Apple Inc. (AAPL): First Growth, Then Value, Now Income?

Page 2 of 2

We often compare Apple to peers in the consumer technology business such as Google Inc (NASDAQ:GOOG) , but with the company’s value proposition to investors reportedly shifting it may be interesting to look at it against other large-cap technology companies paying high yields as well. Microsoft Corporation (NASDAQ:MSFT) happens to fit in both categories, and we’d also include Intel Corporation (NASDAQ:INTC) and Texas Instruments Incorporated (NASDAQ:TXN) as income plays in the tech sector.

Texas Instruments and Microsoft pay yields of 3.2% and 3.3% respectively, and each posts a beta slightly above 1 (meaning they tend to trade more in line with the market than Apple does (the beta there is 0.7). Microsoft’s forward P/E multiple is even with Apple’s at 9, although in the case of Microsoft we would suspect a temporary bump to earnings from new versions of Windows and Office. Texas Instruments experienced a double-digit decline in revenue and earnings in the fourth quarter of 2012 versus a year earlier.

Intel’s yield is above 4%, and it trades at 10 times earnings whether we consider historical results or forward estimates. That company does look better from an income perspective than Apple hypothetically would, but where Apple has growing revenue and weak margins resulting in flat earnings, Intel has actually been experiencing a slight decline in sales, which combined with shrinking margins brought net income down 27% in its most recent quarter compared to the same period in the previous year.

Google, meanwhile, is working on generating income growth both from its advertising business and from better integrating Motorola Mobility Holdings. The trailing P/E is high (reflecting Motorola’s somewhat weak performance when it was brought onboard) but Google currently trades at 15 times consensus earnings for 2014.
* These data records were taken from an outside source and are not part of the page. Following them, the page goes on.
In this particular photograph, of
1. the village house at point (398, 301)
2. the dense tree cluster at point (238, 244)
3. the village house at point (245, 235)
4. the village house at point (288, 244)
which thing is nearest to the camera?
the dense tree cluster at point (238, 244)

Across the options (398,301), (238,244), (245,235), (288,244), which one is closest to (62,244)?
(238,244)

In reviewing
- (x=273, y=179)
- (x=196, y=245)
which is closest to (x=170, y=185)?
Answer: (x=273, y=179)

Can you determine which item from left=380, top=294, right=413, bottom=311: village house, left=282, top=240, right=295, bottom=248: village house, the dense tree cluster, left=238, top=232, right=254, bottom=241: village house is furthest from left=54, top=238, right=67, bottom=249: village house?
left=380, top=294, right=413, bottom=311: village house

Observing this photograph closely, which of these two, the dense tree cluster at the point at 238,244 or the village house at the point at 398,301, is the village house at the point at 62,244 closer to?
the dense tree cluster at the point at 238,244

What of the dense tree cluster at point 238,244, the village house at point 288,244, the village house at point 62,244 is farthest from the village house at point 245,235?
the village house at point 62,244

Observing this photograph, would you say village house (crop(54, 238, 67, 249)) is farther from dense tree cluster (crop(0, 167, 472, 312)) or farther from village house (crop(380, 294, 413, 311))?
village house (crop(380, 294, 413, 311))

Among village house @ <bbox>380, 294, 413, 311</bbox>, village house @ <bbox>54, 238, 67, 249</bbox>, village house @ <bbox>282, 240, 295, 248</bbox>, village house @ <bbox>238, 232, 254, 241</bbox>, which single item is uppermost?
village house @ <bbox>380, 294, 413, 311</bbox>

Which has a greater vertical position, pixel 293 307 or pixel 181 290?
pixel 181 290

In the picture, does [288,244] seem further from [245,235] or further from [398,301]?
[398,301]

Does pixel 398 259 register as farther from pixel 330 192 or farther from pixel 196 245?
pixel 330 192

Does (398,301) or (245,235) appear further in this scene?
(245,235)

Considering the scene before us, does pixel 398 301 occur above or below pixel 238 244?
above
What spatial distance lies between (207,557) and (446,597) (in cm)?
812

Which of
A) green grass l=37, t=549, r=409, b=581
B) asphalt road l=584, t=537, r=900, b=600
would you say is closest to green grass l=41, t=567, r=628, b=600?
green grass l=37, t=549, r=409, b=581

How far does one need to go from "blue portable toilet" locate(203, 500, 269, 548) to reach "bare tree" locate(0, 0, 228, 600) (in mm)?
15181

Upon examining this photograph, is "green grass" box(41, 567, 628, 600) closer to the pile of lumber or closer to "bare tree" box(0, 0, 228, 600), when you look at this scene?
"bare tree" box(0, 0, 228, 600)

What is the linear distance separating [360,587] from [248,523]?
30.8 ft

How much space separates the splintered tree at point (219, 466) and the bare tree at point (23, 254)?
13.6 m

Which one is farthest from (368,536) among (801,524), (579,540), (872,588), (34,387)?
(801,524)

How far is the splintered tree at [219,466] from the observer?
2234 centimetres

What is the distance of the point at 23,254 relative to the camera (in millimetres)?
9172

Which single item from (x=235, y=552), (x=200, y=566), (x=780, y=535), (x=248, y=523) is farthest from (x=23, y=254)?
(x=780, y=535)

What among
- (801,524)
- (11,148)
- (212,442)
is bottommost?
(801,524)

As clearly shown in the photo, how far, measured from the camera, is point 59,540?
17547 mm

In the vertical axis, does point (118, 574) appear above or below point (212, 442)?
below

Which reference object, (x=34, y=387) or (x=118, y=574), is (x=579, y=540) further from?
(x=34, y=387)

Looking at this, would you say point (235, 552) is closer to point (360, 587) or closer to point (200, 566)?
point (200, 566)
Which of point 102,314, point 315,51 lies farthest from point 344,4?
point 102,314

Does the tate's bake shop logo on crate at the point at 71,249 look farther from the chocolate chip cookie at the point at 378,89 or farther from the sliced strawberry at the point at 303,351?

We do think that Google has more growth opportunities than Apple, but that may be fully accounted for in its premium pricing. From a dividend perspective, if Apple Inc. (NASDAQ:AAPL) does end up paying a 3.6% yield that would be quite competitive with other large tech companies: its business seems more stable than that of the three peers we looked at, though Intel would still pay a higher yield and would, like Apple, continue to have a value case as well.